Problem set:
1 – Rewrite the memoir passage from "There were five" down to "box? No clue.", using "suitcase" wherever "moving box" appears.
2 – Render every line of the entries below as a Markdown table with the columns Row and Line, numbering the rows and skipping blank lines. Leave out the pictures.

Passage shown:
━━━━━━━━━━━━━━━━━━━━

Dec 112015
 

“Hey, look! Something tiny and green is growing in the tar!”

Popping my head through the open trap door to the roof. Pausing just for a moment before hoisting myself up. You, sprawled on your stomach in cutoffs and an old University of Wisconsin t-shirt of mine that you slept in a lot, peering over the side of the faded red blanket and staring at something green and tiny that I could barely see.

“So, mold is exciting to you?”

You flip over on your back, and stick our your tongue, “More exciting than you!” Then you smile big and hold open your arms. Coming to you, I exhale for the first time that day.

“So? Tell me, tell me, tell me! How was your day?” you ask with a wide-eyed urgency and full expectation that the answer will include, at the least, a Shakespearean legend.

 

That’s how it was. Up on that roof, where the only demands on us came from the mysteries of uncountable stars. Everything was possible. Starlit love right now, a golden path of endless tomorrows to come.

We were four floors up. An old red brick apartment building on the corner of Webster and Racine, on the north side of Chicago. Back when old Italian guys still sat on the street in front of corner grocery stores. Vic’s Sub shop across the street. The local tavern. Quiet neon. Down the block, you could get burritos and tacos homemade in the back of a Mexican market. Walk a few blocks south to Armitage and there was Romanos Italian Ice, those chunks of sweet sour lemon telling every story you would need to about a warm and windy summer night. We even had a storefront bookstore for awhile.

You and I, handholding young, had the roof.

There were five of us who rented the top two floors. Somehow the rambling big white house near the campus in Wisconsin had morphed into the Chicago apartment with the tall ceilings, huge windows letting in artist’s light, and access to the roof. I remember none of the details on exactly how that happened. Did I sign something? Pack a moving box? No clue.

The five of us were one couple, one almost couple, and me. Andy and Marissa were the couple. Andy was slight, funny, quick and most likely would do something someday that would mean lots of money. I guessed a lawyer. Marissa’s father was a famous political guy, something no one would ever guess by knowing her and her friendly, down to earth ways. Zak and Lucy, they were the almost couple. Both artists. Zak’s bedroom was the entire top floor. Unfinished. Unheated. Even in Chicago winters, unheated. His bed hung by four silver chains from the rafters, swinging in the drafts.

I was the odd man. A special ed teacher in a flannel shirt with the sleeves rolled up, jeans and gym shoes. Part-time job at the bookstore, because Andy knew a guy. Eating breakfast at The Athenian Room, 2 eggs, bacon, toast and coffee for $1.99.

You? Almost didn’t recognize you, that first time I saw you in that loud, smoky place across from Wrigley Field. What you saw in me that first time, it must have been some sort of miracle. Because we were not the picture of a couple. You were an Old Town condo, designer business suit, the right shoes, cigarette-smoking girl who would say things like “I’m in finance,” to the barrage of wannabe-your-boyfriends; watching them run in the other direction, towards the girls who didn’t already have their number.

How did we happen? You told me you were in finance. I snorted derisively and said “Really, I’m in futures.” You laughed and that was it.

━━━━━━━━━━━━━━━━━━━━

Input rows:
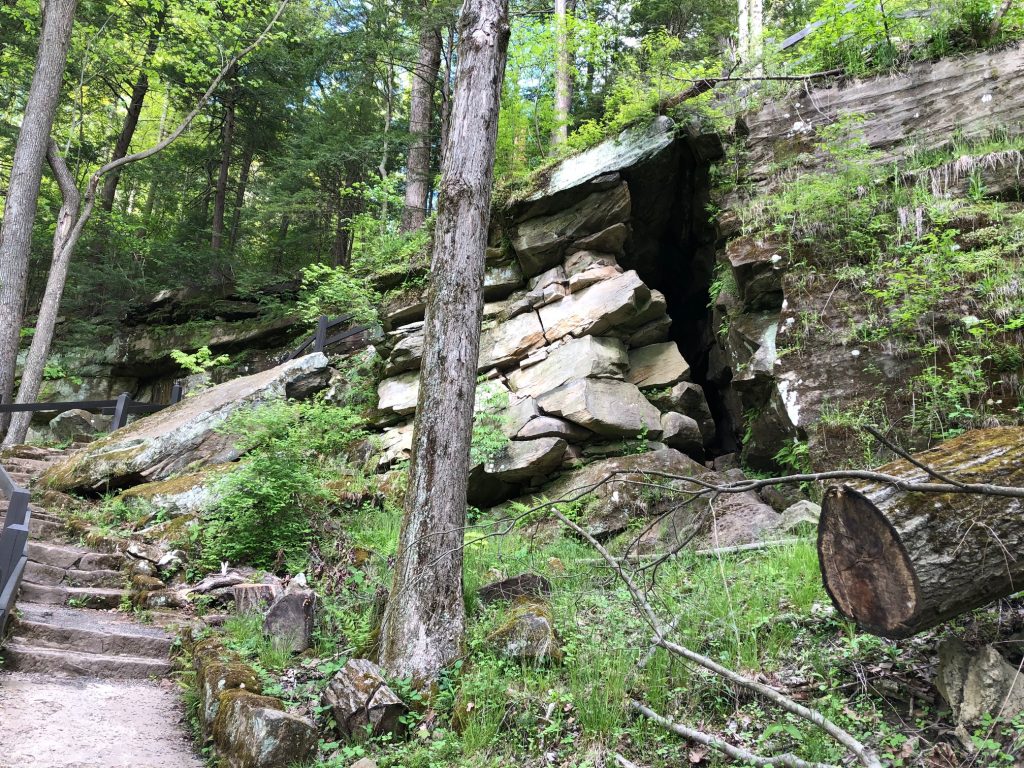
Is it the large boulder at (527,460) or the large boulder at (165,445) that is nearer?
the large boulder at (527,460)

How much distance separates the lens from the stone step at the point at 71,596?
611 centimetres

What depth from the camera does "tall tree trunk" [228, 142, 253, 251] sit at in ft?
63.9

━━━━━━━━━━━━━━━━━━━━

Results by task:
1 –
There were five of us who rented the top two floors. Somehow the rambling big white house near the campus in Wisconsin had morphed into the Chicago apartment with the tall ceilings, huge windows letting in artist’s light, and access to the roof. I remember none of the details on exactly how that happened. Did I sign something? Pack a suitcase? No clue.

2 –
| Row | Line |
|---|---|
| 1 | Is it the large boulder at (527,460) or the large boulder at (165,445) that is nearer? |
| 2 | the large boulder at (527,460) |
| 3 | How much distance separates the lens from the stone step at the point at 71,596? |
| 4 | 611 centimetres |
| 5 | What depth from the camera does "tall tree trunk" [228, 142, 253, 251] sit at in ft? |
| 6 | 63.9 |